Following Weaver, Perry spoke in opposition of Initiative 65. The former deputy chief of staff for Governor Haley Barbour, was sworn in as a member of the Mississippi State Board of Health in 2019.
When speaking against the Initiative, Perry referenced the tax structure included in the proposed amendment to the Mississippi Constitution, or lack of tax money that will go back to funding infrastructure or other statewide needs.
“They’re marketing to kids so they can get as many people hooked as possible so they can make as much money as possible,” Perry said.
Last week, East joined Oxford’s chief of police, Jeff McCutchen in speaking out against Initiative 65. A week later, the sheriff was still in opposition of either version of the Initiative passing, but spoke in favor of 65A. East also doubled-down on his feelings towards marijuana becoming legalized, even for medicinal purposes.
“I was asked to come here and speak tonight about Initiative 65A and I have to tell you and be honest with you, I was very hesitant in doing that,” East said. “The reason I was hesitant is for the last 30 years I’ve been in law enforcement and I’ve not seen once that the use of marijuana has have positive effects in a person’s life. Quite frankly, I’ve seen the opposite. It’s only brought addiction, misery, risk and pain to the families and individuals who use this drug. But after consideration of the thought that there is a possible need for medical marijuana or that there are people possibly hurting with chronic illness or pain, I decided to speak for Initiative 65A, but more importantly against Initiative 65.”

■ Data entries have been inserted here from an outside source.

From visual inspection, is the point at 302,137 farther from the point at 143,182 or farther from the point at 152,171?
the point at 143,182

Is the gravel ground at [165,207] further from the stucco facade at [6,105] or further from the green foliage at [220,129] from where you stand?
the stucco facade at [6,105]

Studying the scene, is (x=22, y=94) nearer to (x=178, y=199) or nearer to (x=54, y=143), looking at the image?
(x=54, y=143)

Grantham spoke against 65A, calling it a “Trojan horse” created by Mississippi legislators in an attempt to confuse the voters. She also referenced the decades the state Congress have had to pass legislature similar to 65A, if they wanted to.

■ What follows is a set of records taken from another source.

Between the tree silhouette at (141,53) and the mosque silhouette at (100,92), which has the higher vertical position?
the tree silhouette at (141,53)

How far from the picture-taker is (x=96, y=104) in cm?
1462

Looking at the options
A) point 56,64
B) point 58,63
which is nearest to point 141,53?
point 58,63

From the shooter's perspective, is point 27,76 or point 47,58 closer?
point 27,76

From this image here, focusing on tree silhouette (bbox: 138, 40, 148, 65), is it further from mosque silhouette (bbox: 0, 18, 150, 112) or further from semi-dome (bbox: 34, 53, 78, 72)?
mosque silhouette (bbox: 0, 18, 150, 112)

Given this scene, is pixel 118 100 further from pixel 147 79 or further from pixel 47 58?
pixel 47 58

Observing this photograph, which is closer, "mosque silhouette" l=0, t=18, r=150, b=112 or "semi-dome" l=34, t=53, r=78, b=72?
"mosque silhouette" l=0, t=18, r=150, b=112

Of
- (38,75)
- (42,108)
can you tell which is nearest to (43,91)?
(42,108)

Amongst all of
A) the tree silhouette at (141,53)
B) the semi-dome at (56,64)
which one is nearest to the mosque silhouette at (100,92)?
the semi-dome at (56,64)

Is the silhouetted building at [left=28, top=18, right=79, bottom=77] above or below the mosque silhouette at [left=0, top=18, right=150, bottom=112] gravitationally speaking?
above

“They have blocked every single one. Not a single one of those bills made it to the floor for a vote,” Grantham said. “When they put 65A on the ballot, they robbed voters of a fair up or down vote.”
Once the scheduled speakers finished, there was a small intermission before the public comment portion of the hearing began. Prior to the event beginning, those in attendance had the ability to sign up to give their opinion either for or against the Initiatives.
Eight people spoke, ranging from former lawyers to doctors, surgeons and small business owners. All eight were in favor of Initiative 65 passing next month.
Dressed in his white coat, Tupelo physician and surgeon Dr. Matt Wesson said he’d witnessed the positive effects medical marijuana can have on a patient and has been a strong supporter for it’s legalization in Mississippi for decades.
“With many patients, medical marijuana is excellent for cancer, pain relief, seizures, the side effects of chemotherapy … and for the anxiety of depression of PTSD that so many veterans have,” Wesson said. “It is a very unique drug with substantial benefits and minimal side effects.”
David Singletary, a Jackson native for the past 60 years, spoke strongly in favor of Initiative 65, stating marijuana had been been a part of “civilization for the past 10,000 years” and stated it was safer than other vices that are already legal, including cigarettes and alcohol.
The second hearing was held at Leflore County Civic Center in Greenwood on Thursday. The remaining hearings are scheduled for Oct. 7 at the Jackie Dole Sherrill Community Center in Hattiesburg; Oct. 8 at the Meridian City Hall Auditorium in Meridian and Oct. 13 at the Mississippi Civil Rights Museum in Jackson.